This guide covers the minimum setup needed to run MajorMatch locally, including PostgreSQL storage for the course index.
- Python 3.10+.
- A virtual environment for the project.
- PostgreSQL 14+.
- Ollama installed locally and running if you want the chat assistant and tool-calling flow.
Create and activate a virtual environment, then install the requirements:
python -m venv venv
venv\Scripts\activate
pip install -r requirements.txtMajorMatch stores course records, embeddings, and projection coordinates in PostgreSQL.
Create a database and user if you do not already have one:
CREATE DATABASE semantic_search;
CREATE USER postgres WITH PASSWORD 'postgres';
GRANT ALL PRIVILEGES ON DATABASE semantic_search TO postgres;You can also use your own database name and credentials.

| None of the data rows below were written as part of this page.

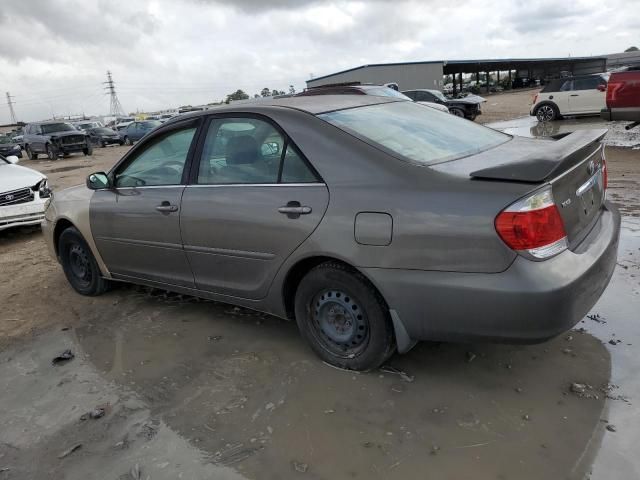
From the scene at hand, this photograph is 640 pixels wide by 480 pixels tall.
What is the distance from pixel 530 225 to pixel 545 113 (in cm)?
1855

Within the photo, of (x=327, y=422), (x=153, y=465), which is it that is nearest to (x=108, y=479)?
(x=153, y=465)

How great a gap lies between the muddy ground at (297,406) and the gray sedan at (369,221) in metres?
0.35

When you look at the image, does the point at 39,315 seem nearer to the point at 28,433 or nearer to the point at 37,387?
the point at 37,387

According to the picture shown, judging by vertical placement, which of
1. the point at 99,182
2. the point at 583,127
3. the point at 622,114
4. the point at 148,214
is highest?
the point at 99,182

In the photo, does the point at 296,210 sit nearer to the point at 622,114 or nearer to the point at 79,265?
the point at 79,265

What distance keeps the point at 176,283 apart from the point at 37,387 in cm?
114

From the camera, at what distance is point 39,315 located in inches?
188

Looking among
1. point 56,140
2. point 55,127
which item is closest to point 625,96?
point 56,140

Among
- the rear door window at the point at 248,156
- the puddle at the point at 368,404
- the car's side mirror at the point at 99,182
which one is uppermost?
the rear door window at the point at 248,156

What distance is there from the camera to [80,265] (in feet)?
16.8

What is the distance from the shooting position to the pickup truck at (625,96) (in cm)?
1058

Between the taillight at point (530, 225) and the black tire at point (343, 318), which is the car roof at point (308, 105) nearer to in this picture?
the black tire at point (343, 318)

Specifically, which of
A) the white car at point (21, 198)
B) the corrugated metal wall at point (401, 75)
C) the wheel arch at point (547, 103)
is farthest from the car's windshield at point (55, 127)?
the corrugated metal wall at point (401, 75)

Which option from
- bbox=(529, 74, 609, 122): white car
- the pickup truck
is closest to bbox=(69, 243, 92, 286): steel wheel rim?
the pickup truck
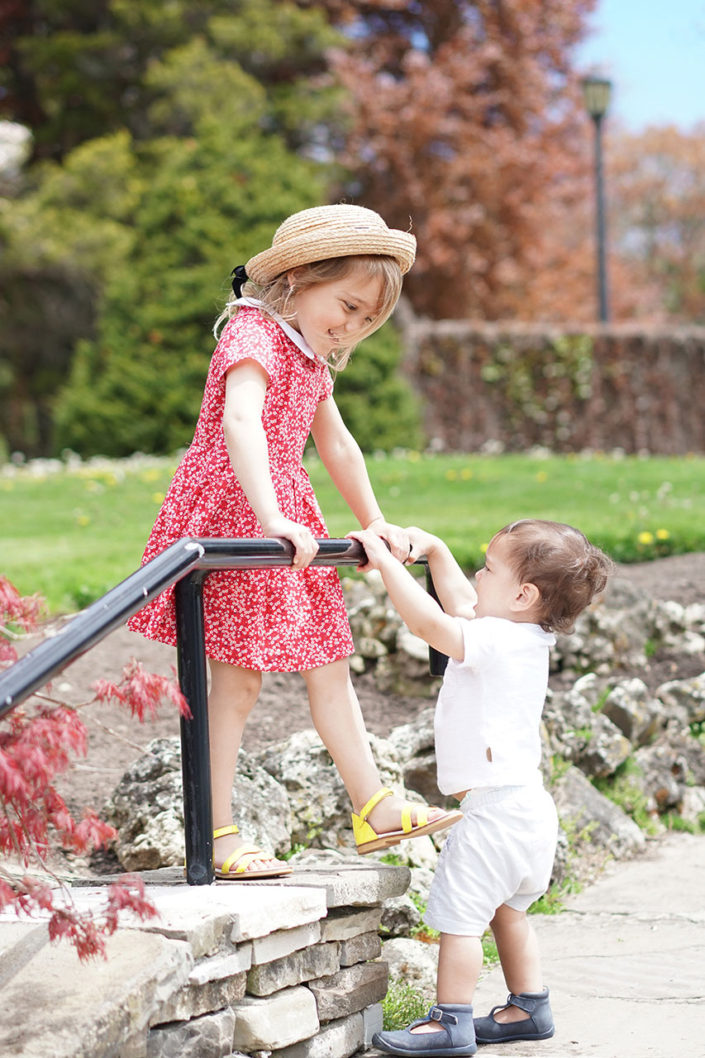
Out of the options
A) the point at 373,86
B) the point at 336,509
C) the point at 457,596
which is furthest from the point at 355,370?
the point at 457,596

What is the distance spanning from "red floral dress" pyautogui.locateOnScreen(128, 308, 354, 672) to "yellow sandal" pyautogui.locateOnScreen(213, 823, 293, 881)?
0.38 metres

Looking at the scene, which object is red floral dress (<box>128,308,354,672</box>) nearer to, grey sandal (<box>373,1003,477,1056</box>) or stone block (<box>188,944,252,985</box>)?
stone block (<box>188,944,252,985</box>)

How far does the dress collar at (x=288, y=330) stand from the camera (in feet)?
9.61

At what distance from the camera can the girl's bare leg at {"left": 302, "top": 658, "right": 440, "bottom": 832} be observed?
114 inches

The app reads the connection string from DATABASE_URL.
Example local connection string:
$env:DATABASE_URL = "postgresql+psycopg2://postgres:postgres@localhost:5432/semantic_search"MajorMatch tries to create the vector extension automatically if it is available.
- If the extension exists, you can keep using it.
- If the extension is not available, the app still works by storing embeddings as
float[]and using a portable fallback search path. - Because of that fallback,
pgvectoris helpful but not required for the app to run.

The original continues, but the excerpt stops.